> _Source text_
= = = = =

The pipe may comprise a plurality of pipe sections. Each pipe section may be provided with a respective gripping device therein for pulling and/or pushing that respective pipe section.

According to a third aspect of the present invention, method of deploying a pipe within a borehole, the method comprising the steps of: providing a borehole; providing a pipe to be deployed into the borehole; providing the pipe deploying apparatus of the first aspect; placing the pipe deploying apparatus inside the pipe with the gripping device in the first operational state; transitioning the pipe deploying apparatus to the second operational state; and pulling and/or pushing the line so as to pull and/or push, respectively, the pipe into the borehole.

The above and other characteristics, features and advantages of the present invention will become apparent from the following detailed description, taken in conjunction with the accompanying drawings, which illustrate, by way of example, the principles of the invention. This description is given for the sake of example only, without limiting the scope of the invention. The reference figures quoted below refer to the attached drawings.

Figure 1 shows a first gripping device disposed in a pipe.

Figure 2 shows a cross-sectional view of the first gripping device in the pipe. Figure 3 shows a second gripping device disposed in a pipe.

Figure 4 shows a plan view of the second gripping device.

Figure 5 shows a partial plan view of a third gripping device. Figure 6 shows a perspective view of a line tensioner.

Figure 7 shows a cross-sectional view of a fourth gripping device in a first operational state, located in a pipe.

Figure 8 shows a perspective view of the fourth gripping device transitioning between the first and a second operational state.

Figure 9 shows a cross-sectional view of the fourth gripping device in the second operational state, located in the pipe.

Figure 10 shows a partial cutaway 'e of a fifth gripping device disposed within an end of a pipe.

Figure 11 shows a partial cutaway and cross-sectional view of the fifth gripping device of figure 10.

Figure 12 shows a partial cutaway view of the fifth gripping device of figure 10 coupled by a line to a reamer.

Figure 13 shows a partial cutaway view of a series of fifth gripping devices disposed within pipe sections, coupled to the reamer of figure 12.

Figure 14 shows a partial cutaway view of a stack of fifth gripping devices on a line within a pipe.

= = = = =

> _Source material_
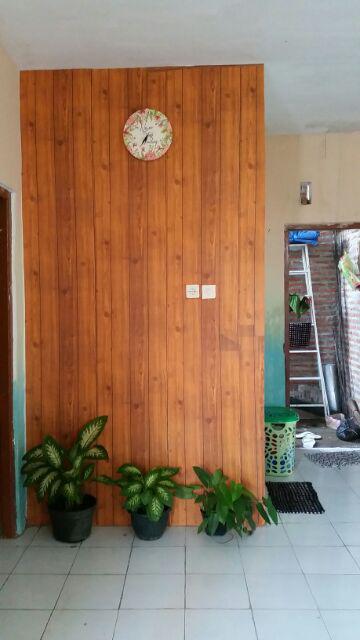 Wallpaper Sticker Kayu Coklat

= = = = =

> _Things to do_
1. In the pipe-deployment text, what does Figure 6 show?
2. Write out the part of the pipe-deployment text that opens with the words containing "Figure 8 shows" and closes with "to a reamer.".
The material placed after the pipe-deployment text is separate from that text.

> _Responses to the tasks_
1. Figure 6 shows a perspective view of a line tensioner.

2.
Figure 8 shows a perspective view of the fourth gripping device transitioning between the first and a second operational state.

Figure 9 shows a cross-sectional view of the fourth gripping device in the second operational state, located in the pipe.

Figure 10 shows a partial cutaway 'e of a fifth gripping device disposed within an end of a pipe.

Figure 11 shows a partial cutaway and cross-sectional view of the fifth gripping device of figure 10.

Figure 12 shows a partial cutaway view of the fifth gripping device of figure 10 coupled by a line to a reamer.